## Verilen Metin
------------------------------------------------
Piyasalar

ORUÇ TUTMAK, NEYİ TUTMAKTIR?

Punto:

ORUÇ TUTMAK, NEYİ TUTMAKTIR?

Prof.Dr.Ertuğrul YAMAN

Ramazan-ı Şerif’in inanç dünyamızda ve geleneğimizde çok özel, önemli ve değerli bir yeri
vardır. Çünkü bu ay, Kur’an-ı Kerim’in indirilmeye başlandığı kutlu bir aydır. Bin aydan daha hayırlı
olan bir kadir gecesinde "oku" emri ile yeryüzüne inmeye başlayan kâinatın yüce kitabıyla birlikte,
karanlıklar aydınlanmaya, iyilikler ve doğruluklar çoğalmaya başladı. Aklın, vicdanın, adaletin ve
merhametin önü açıldı. Kur’an-ı Kerim, ziyasıyla tüm insanlık adına gönüllere ilaç, başlara taç;
zulmete ışık, gözlere ufuk oldu. O bir hayat rehberi olarak gönderildi ve azgınlaşan insanlığa bir
nizam ve intizam bahşetti. Ramazan günleri, gönülleri ferahlatan rahmet, mağfiret, sehavet, necat
ve bir huzur iklimidir. O günler, yürekleri serinleten ılık bir bahardır!.. Ramazan iklimi, bir paylaşma
iklimidir; eldeki, dildeki, gönüldeki imkânlar ve güzellikler paylaşılır. Sanki bir harman mevsimidir
yaşanan iklim! Cömertlik yapıldıkça, harman daha da bereketlenir! Gönüller yücelir, yüzler
güzelleşir!..
------------------------------------------------
## Verilen Kayıtlar
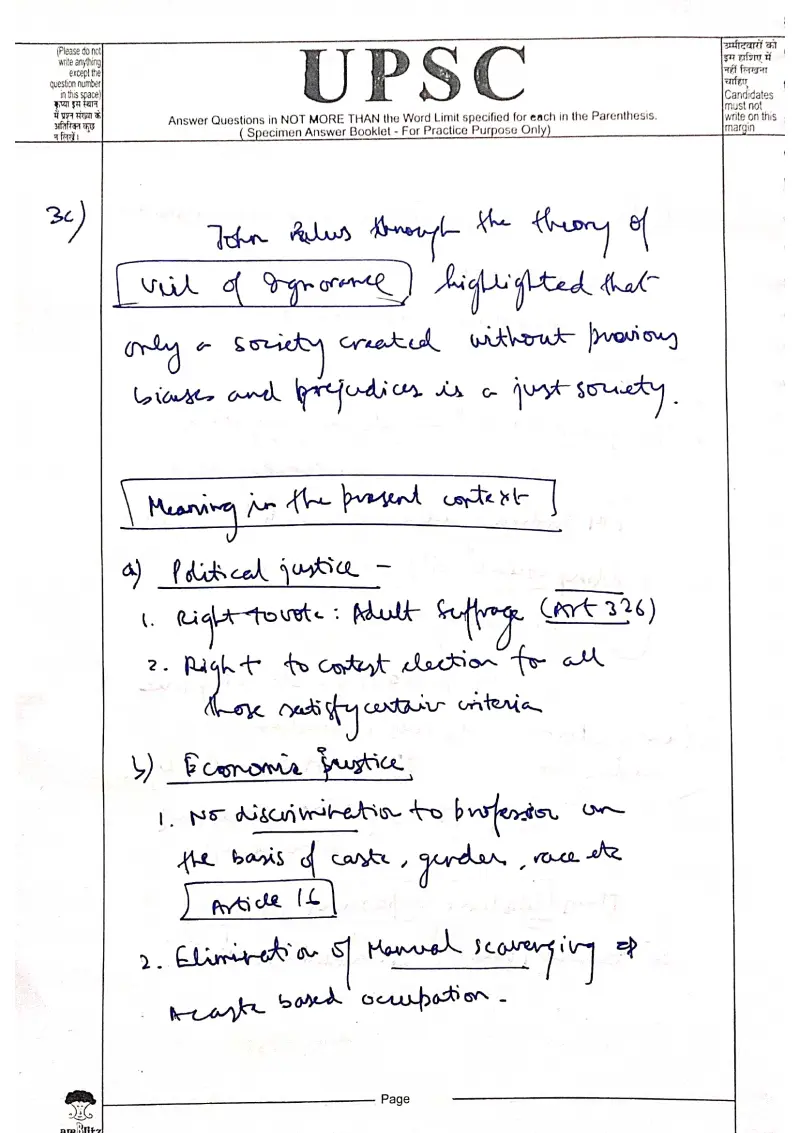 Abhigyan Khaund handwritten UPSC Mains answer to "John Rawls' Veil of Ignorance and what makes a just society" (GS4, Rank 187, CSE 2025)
------------------------------------------------
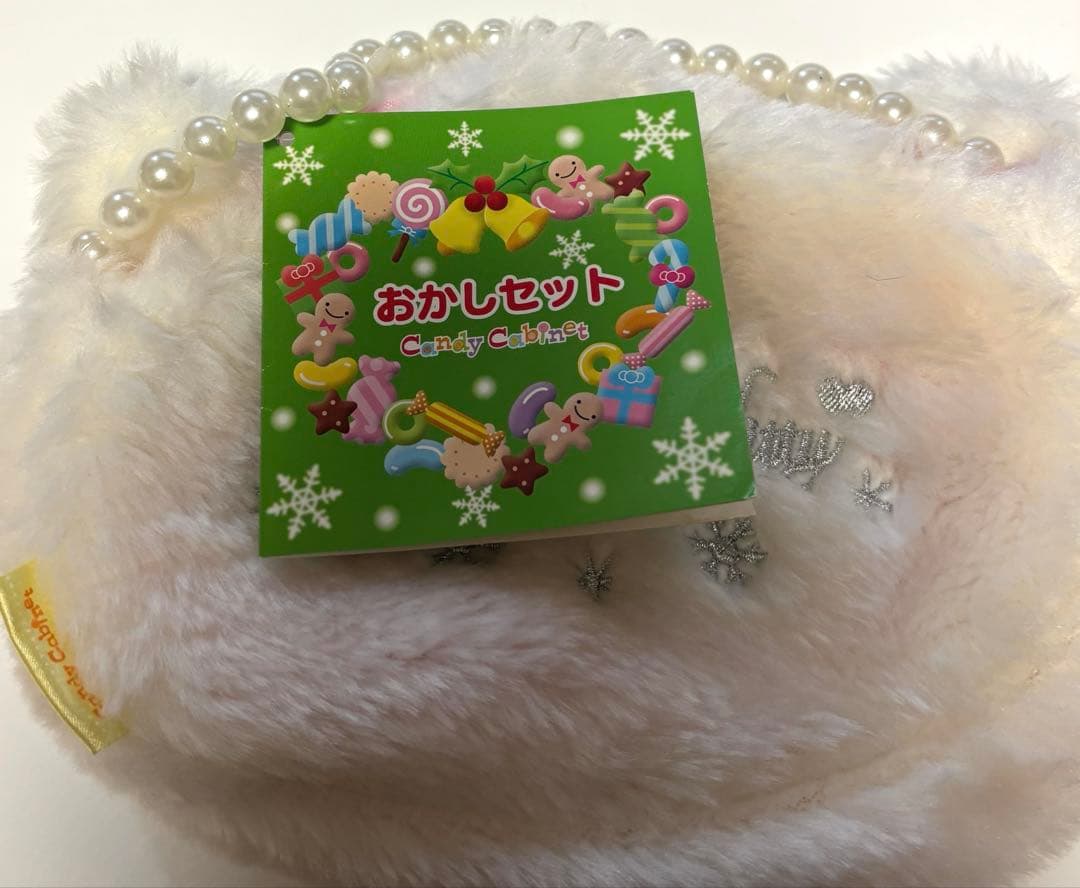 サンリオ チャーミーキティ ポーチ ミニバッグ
------------------------------------------------
## Etkinlik 1
Verilen metni iki cümleyle özetleyin.
## Etkinlik 2
Verilen metne dayanarak şu soruları yanıtlayın:
(a) Kur'an-ı Kerim yeryüzüne hangi emirle inmeye başladı?
(b) Kadir gecesi kaç aydan daha hayırlı olarak anılıyor?
(c) Cömertlik yapıldıkça ne daha da bereketlenir?
Kayıtlar başka bir kaynaktan alınmıştır.

## Beklenen Cevap 1
Ramazan, Kur'an-ı Kerim'in indirilmeye başlandığı ay olduğu için inanç dünyamızda ve geleneğimizde çok özel ve değerli bir yere sahiptir; Kur'an'la birlikte karanlıklar aydınlanmış, aklın, vicdanın, adaletin ve merhametin önü açılmıştır. Ramazan günleri rahmet, mağfiret ve huzur iklimi olarak anlatılır; bu iklimde eldeki, dildeki ve gönüldeki imkânlar paylaşılır ve cömertlik yapıldıkça harman daha da bereketlenir.

## Beklenen Cevap 2
(a) "Oku" emriyle.
(b) Bin aydan.
(c) Harman.